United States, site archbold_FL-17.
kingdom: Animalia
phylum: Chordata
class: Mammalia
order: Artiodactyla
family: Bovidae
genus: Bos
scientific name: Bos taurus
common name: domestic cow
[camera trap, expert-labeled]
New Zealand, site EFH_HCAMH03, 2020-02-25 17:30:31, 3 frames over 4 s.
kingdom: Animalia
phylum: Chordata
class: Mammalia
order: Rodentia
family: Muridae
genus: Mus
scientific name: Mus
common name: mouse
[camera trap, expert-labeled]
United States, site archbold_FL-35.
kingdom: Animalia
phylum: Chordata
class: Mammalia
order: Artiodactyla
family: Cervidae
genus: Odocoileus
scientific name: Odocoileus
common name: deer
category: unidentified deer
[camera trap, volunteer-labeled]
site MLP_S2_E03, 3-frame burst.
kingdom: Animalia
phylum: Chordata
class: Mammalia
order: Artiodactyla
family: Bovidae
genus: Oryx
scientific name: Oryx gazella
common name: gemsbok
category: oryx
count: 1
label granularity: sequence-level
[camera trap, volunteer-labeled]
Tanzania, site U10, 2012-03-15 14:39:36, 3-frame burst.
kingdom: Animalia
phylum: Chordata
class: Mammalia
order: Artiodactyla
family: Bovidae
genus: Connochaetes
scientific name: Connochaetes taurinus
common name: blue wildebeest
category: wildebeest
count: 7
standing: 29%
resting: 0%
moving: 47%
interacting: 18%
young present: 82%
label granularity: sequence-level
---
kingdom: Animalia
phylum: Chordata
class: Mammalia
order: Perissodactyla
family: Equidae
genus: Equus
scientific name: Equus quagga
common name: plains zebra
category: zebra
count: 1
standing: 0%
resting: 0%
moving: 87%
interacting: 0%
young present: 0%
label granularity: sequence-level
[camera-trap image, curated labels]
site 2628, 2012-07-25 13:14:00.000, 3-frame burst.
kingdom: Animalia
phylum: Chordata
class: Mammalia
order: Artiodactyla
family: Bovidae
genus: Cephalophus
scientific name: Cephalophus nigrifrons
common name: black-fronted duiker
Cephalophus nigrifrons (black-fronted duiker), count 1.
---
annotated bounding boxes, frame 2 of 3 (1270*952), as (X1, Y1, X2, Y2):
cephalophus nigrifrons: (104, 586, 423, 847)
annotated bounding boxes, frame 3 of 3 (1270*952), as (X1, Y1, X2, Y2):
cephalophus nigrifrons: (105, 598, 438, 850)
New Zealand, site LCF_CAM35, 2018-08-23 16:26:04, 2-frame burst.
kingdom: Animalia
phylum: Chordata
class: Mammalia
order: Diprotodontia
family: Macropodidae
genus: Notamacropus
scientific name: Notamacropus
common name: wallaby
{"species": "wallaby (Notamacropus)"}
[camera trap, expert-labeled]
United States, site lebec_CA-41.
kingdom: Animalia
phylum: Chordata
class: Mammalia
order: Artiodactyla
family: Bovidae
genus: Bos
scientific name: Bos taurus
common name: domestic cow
==*==
◆ TASK TO CARRY OUT
Say only the number of lines above holding "scientific".

◆ TASK ANSWER
9